§ **Tasks and exercises**:
a. Translate this sentence from the news release about the California red-legged frog into Spanish: "We are sure this positive partnership will continue with the listing."
b. Carry on the news release about the California red-legged frog's threatened listing, writing what comes after its final sentence.

§ **Text to read**:
------------------------------
Refer: Patricia Foulk, Sacramento, California - 916/979-2710
Megan Durham, Washington, D.C. - 202/208-5650
May 20, 1996
A rare California frog species that may have been the original "celebrated jumping frog of Calaveras County" today leaped off the pages of Mark Twain's short story and onto the U.S. List of Endangered and Threatened Species.
The Interior Department's U.S. Fish and Wildlife Service said today it would list the California red-legged frog as a threatened species under the Endangered Species Act and is already working with State, county, and Federal officials and private landowners on cooperative approaches to conserve the frog. The announcement complies with a Federal court order requiring the Service to make decision on listing the frog by May 20. The frog is already the recognized by the State of California as a "species of special concern."
"There has been concern about the status of the red-legged frog for several years and many forward-thinking agencies and developers have already taken this species into account in their planning efforts," said Fish and Wildlife Service Director Mollie Beattie. For example, she said, the frog's needs are already being addressed at Fort Ord, in the San Francisco Bay Area (Bay Area Rapid Transit District - BART) and around the Los Vaqueros Reservoir (Contra Costa Water District). Conservation measures for the frog have also already been included under several habitat conservation plans.
"The Contra Costa Water District and the Fish and Wildlife Service have been working cooperatively on fish and wildlife issues including the California red-legged frog," said Gary Darling, project manager for the Los Vaqueros Reservoir Project. "We are sure this positive partnership will continue with the listing."
------------------------------
§ **Entries provided**:
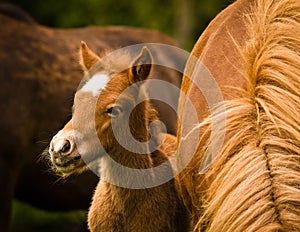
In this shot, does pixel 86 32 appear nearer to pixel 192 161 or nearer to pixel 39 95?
pixel 39 95

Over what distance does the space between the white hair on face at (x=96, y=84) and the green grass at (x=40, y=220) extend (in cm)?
420

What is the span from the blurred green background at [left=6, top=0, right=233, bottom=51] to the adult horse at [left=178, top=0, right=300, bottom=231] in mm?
10946

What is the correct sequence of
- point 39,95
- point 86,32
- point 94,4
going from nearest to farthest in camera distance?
point 39,95 → point 86,32 → point 94,4

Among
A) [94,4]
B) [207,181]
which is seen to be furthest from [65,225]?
[94,4]

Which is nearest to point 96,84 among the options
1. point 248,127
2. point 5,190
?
point 248,127

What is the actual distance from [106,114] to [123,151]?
0.27 metres

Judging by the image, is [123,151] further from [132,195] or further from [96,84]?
[96,84]

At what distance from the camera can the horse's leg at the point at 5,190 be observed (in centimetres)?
641

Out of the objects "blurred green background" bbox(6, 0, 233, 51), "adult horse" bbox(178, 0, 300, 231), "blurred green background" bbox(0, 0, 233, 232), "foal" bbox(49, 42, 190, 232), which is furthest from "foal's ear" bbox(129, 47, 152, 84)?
"blurred green background" bbox(6, 0, 233, 51)

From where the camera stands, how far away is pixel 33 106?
6660mm

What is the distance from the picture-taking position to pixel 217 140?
353cm

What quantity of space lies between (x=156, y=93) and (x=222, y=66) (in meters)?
3.05

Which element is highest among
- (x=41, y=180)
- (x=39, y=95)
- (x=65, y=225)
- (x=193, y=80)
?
(x=193, y=80)

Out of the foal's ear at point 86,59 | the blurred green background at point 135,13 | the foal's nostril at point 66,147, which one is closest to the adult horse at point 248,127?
the foal's nostril at point 66,147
------------------------------
§ **Answer list**:
a. Estamos seguros de que esta colaboración positiva continuará con la inclusión en la lista.

b.
"We are pleased with our working relationship with the Fish and Wildlife Service on mitigation for the San Francisco garter snake. These measures will also benefit the California red-legged frog," said Richard White, BART general manager. "BART is proud to partner with the Service in support of these important native California animals."
Conservation measures for the frog will be made easier by the species' designation as "threatened," a less dire classification than "endangered." A "threatened" species is one that is likely to become endangered; an "endangered" species is one that is in danger of becoming extinct.
"The Endangered Species Act offers a great deal of flexibility, particularly for species listed as threatened, and the Fish and Wildlife Service will use the full flexibility of the law to find cooperative strategies that balance conservation with economic activities," Beattie said. Recovery planning efforts for the frog will begin immediately. Technical experts and representatives of affected groups will be included in this effort.
Beattie said sound management practices exist to protect the California red-legged frogs in most situations where there may be concerns about the impacts of development or other activities. Environmental requirements under California State law and other permitting processes already provide many of the protective measures needed by the frog. Options such as protecting riparian areas and reducing erosion also improve water quality and habitat for many species of fish and wildlife.
The largest native frog in the western United States, the red-legged frog ranges from 1.5 to 5 inches in length. It has an olive or brown back and a reddish-colored belly and undersides of the hind legs. It lives mostly in wetlands and streams that have deep water pools and dense stands of overhanging vegetation.
The frog was fairly widespread in California when Mark Twain wrote his famous story in 1865. Bullfrogs are popular in jumping frog competitions today, but there are no records of bullfrogs being introduced in California until 1896.
Today the red-legged frog has disappeared from 70 percent of its original range, and many of the remaining populations appear to be declining rapidly. It is known to occur in about 240 streams or drainages primarily in the central coastal area of California. Only three areas within its entire historic range may currently support more than 350 adults.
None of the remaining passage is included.